Centrale Raad van Beroep

Datum uitspraak
12 december 2014
Publicatiedatum
24 december 2014
Zaaknummer
CRvB 12-6200 WIA
Instantie
Centrale Raad van Beroep
Type
Uitspraak
Procedures
  • Hoger beroep
Rechters
  • J.W. Schuttel
Vindplaatsen
  • Rechtspraak.nl
AI samenvatting door LexboostAutomatisch gegenereerd

Weigering WIA-uitkering op basis van onvoldoende medische grondslag en geschiktheid van geduide functies

In deze zaak gaat het om de weigering van een WIA-uitkering aan appellant, die sinds 1999 bekend is bij het Uwv vanwege angst- en paniekklachten. Appellant heeft in het verleden een WAO-uitkering ontvangen, maar na een melding van toegenomen arbeidsongeschiktheid in 2006, heeft het Uwv vastgesteld dat hij minder dan 35% arbeidsongeschikt is. Dit besluit is in bezwaar en beroep bevestigd, maar de rechtbank heeft het bestreden besluit vernietigd en de rechtsgevolgen in stand gelaten. Appellant is van mening dat zijn beperkingen zijn onderschat en dat de geduide functies niet geschikt zijn voor hem.

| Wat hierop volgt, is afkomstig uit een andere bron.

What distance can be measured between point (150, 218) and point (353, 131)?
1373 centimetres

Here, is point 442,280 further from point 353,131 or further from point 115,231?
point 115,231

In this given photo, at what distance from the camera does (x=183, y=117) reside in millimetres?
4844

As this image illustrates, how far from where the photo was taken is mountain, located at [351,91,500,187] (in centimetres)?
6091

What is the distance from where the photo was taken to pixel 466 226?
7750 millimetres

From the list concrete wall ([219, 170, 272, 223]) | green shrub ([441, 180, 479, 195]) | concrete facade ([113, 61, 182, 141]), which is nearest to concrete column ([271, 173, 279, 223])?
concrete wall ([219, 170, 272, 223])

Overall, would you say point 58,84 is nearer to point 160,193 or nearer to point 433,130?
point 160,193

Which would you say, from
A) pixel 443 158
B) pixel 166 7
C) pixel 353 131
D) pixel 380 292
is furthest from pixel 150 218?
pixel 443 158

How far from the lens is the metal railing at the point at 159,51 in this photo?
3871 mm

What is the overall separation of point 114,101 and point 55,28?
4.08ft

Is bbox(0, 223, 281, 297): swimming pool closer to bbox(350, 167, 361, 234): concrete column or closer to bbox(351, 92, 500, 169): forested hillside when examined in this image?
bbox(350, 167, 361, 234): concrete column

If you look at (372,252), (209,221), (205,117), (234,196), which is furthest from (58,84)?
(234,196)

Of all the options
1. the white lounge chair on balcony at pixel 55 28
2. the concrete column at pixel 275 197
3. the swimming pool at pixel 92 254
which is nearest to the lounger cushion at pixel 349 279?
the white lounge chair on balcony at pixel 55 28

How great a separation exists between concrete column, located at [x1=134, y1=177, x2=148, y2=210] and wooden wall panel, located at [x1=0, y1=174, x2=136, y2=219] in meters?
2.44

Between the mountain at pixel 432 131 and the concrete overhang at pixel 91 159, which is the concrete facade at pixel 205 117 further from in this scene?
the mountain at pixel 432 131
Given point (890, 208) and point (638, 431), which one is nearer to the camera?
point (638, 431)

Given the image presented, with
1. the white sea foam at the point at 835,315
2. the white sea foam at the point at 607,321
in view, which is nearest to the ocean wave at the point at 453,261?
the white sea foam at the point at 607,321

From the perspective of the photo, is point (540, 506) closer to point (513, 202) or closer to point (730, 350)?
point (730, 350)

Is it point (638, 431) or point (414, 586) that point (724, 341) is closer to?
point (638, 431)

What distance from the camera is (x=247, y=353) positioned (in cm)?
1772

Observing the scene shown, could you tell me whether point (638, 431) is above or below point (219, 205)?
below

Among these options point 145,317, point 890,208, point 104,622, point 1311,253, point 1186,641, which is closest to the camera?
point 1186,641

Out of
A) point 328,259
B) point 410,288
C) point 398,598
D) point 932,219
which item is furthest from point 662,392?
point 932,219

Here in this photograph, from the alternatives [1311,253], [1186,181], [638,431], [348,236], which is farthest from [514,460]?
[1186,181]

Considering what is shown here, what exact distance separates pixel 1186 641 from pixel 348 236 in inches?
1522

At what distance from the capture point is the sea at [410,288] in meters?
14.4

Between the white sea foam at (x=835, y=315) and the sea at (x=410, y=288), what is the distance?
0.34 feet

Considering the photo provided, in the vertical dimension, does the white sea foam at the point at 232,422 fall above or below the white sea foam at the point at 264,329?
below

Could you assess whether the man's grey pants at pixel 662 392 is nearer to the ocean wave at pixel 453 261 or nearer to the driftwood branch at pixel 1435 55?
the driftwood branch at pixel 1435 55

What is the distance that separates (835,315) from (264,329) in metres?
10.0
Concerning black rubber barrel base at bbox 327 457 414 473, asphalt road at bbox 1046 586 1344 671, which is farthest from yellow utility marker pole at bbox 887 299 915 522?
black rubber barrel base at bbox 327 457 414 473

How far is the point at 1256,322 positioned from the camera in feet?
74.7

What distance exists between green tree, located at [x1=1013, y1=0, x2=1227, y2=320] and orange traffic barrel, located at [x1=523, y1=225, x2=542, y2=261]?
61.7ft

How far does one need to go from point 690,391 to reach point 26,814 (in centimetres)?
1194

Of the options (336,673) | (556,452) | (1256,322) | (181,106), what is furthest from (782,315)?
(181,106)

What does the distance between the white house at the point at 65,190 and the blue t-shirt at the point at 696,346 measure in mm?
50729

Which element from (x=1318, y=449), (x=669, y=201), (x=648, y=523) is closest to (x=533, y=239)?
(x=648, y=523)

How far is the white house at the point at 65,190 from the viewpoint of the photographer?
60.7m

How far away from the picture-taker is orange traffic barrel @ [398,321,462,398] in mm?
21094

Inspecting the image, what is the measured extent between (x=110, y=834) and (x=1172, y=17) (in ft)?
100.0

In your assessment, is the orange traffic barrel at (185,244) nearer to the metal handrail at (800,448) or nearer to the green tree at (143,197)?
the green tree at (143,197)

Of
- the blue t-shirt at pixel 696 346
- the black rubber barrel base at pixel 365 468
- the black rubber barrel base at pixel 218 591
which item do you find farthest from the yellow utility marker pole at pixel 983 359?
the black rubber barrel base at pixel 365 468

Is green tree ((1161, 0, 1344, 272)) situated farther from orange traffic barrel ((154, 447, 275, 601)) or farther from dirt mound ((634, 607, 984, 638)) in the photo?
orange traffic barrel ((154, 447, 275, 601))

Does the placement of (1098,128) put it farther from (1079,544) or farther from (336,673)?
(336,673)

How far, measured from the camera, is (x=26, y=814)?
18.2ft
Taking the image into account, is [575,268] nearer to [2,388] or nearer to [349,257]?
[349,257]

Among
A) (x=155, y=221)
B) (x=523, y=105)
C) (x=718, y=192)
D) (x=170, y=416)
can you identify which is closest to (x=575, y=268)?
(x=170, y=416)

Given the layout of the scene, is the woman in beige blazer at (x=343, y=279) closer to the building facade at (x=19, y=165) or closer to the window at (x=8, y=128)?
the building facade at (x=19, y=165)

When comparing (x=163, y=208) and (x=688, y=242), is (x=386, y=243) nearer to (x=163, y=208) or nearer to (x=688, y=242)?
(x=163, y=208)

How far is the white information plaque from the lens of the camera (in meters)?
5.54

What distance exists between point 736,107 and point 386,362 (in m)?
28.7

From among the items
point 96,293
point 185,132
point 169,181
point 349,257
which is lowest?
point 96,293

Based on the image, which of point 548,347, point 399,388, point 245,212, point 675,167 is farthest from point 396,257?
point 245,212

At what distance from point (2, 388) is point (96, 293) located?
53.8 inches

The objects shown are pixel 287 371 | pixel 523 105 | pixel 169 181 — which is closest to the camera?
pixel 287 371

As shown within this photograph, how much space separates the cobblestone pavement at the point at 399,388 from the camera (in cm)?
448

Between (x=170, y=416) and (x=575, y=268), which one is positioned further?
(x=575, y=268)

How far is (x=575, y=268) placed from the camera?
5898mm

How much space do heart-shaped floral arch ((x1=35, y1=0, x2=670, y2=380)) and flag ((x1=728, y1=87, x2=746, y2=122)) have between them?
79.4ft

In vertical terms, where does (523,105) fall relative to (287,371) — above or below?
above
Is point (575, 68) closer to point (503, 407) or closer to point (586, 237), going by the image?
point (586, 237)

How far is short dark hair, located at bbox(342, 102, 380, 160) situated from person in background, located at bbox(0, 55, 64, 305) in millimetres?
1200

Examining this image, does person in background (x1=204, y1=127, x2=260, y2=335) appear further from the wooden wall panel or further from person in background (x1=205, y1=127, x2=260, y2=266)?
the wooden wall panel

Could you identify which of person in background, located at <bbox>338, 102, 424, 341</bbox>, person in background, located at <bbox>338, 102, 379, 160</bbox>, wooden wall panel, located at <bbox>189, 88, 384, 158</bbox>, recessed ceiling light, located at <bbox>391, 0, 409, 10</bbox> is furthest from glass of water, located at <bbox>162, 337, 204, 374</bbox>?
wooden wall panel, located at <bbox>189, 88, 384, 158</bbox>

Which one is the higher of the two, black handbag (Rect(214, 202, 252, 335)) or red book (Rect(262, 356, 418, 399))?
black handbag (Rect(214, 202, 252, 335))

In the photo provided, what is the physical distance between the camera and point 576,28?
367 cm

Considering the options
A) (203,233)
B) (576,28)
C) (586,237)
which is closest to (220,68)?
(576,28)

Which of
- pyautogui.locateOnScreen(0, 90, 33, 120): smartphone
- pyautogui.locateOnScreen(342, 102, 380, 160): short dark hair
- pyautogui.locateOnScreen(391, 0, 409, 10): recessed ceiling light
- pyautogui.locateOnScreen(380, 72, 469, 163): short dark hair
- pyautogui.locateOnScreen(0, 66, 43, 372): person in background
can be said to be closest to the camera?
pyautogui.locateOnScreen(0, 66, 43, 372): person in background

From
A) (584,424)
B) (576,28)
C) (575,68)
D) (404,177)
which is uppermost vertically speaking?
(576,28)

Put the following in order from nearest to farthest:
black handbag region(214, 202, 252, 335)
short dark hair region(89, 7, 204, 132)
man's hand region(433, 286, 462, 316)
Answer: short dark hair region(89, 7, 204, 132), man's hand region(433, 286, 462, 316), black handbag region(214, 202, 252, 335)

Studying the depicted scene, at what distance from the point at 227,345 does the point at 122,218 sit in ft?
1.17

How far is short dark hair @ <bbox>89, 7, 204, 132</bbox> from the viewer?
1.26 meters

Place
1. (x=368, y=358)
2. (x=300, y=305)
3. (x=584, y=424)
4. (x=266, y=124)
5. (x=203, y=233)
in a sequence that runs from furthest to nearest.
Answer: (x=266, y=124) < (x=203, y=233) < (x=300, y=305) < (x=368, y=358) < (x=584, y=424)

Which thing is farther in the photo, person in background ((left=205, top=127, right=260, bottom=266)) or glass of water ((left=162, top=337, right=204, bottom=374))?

Tijdens het hoger beroep heeft de Raad voor de Rechtspraak de medische rapporten van de verzekeringsartsen beoordeeld. Deze rapporten gaven aan dat er geen ernstige psychopathologie of andere beperkingen waren vastgesteld die een andere beoordeling rechtvaardigden. De Raad concludeert dat de door appellant ingebrachte informatie van de behandelend sector geen aanknopingspunten biedt voor de stelling dat het Uwv onvoldoende rekening heeft gehouden met zijn beperkingen. De Raad bevestigt dat de functies productiemedewerker voedingsmiddelen en snackbereider medisch haalbaar zijn, ook rekening houdend met de flauwtes van appellant.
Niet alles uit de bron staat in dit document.